Just watched Game Change. [Warning: Link has spoilers if you haven't seen it yet.]

It was riveting. Just as The Social Network was.

I suspect it'll have a similar impact; even though it's a movie, it -- like any movie -- is a work of fiction. I'm not slamming HBO's work. Far from it.

But even though when you see a movie you know it's not real, you've seen it. On some level, it becomes real for you. It's defined events whether you saw them or not.

This isn't like The King's Speech in that there's considerable decades from 2008. Putting the three together, Game Change, The Social Network, and The King's Speech... it's pretty safe to say that for many viewers, that is how those stories will be perceived.

I don't necessarily feel the same way for all three, though; only two have characters I really care about. I think Bertie and Lowe are marvelous people, and probably always will.

And that applies to the sympathetic figures of Game Change too: Steve Schmidt, Nicole Wallace, and yes, even Sarah Palin some of the time.

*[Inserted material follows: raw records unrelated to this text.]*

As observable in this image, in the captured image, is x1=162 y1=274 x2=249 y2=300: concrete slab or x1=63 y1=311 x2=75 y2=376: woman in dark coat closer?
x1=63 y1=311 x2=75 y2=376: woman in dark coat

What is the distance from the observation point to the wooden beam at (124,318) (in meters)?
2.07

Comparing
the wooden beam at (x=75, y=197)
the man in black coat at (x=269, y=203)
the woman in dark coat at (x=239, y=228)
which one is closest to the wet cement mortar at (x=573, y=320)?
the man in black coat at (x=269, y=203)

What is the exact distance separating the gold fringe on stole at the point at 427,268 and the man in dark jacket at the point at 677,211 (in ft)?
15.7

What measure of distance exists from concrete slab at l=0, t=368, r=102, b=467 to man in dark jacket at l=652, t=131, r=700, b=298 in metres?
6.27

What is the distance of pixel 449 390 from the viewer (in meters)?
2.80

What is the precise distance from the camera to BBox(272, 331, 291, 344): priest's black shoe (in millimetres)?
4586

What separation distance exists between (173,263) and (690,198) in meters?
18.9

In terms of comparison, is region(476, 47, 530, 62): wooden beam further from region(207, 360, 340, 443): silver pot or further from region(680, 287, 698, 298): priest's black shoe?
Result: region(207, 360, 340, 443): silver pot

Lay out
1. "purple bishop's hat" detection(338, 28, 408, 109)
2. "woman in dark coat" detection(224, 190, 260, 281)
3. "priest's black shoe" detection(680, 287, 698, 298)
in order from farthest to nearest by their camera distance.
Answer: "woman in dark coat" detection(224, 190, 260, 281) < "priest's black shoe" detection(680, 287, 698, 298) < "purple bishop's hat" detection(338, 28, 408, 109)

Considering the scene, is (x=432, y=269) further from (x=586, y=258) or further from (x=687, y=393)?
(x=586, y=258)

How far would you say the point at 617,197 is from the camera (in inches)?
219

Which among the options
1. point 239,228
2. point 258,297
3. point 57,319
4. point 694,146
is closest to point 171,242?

Game Change was brilliant. Wow.

ETA: When Nicole cries, I nearly cried myself. How shattering it must have been, to be a political operative, and to make that choice on Election Day.

1 comment:

Rachel V. Olivier said...

You know, I'm watching Canadian Bacon now. And it was made to be a parody, a comedy. Social commentary, but still a comedy, right? Well, it's not so funny anymore when you stop and listen to how the president is trying to find someone to create a war with so that Americans won't pay attention to their smog, rising interest rates or lack of employment. Wow.

I guess movies are like that. And books. You read them at one point in your life. Gain knowledge. Reread them. ANd then suddenly they're a new book or movie. Context.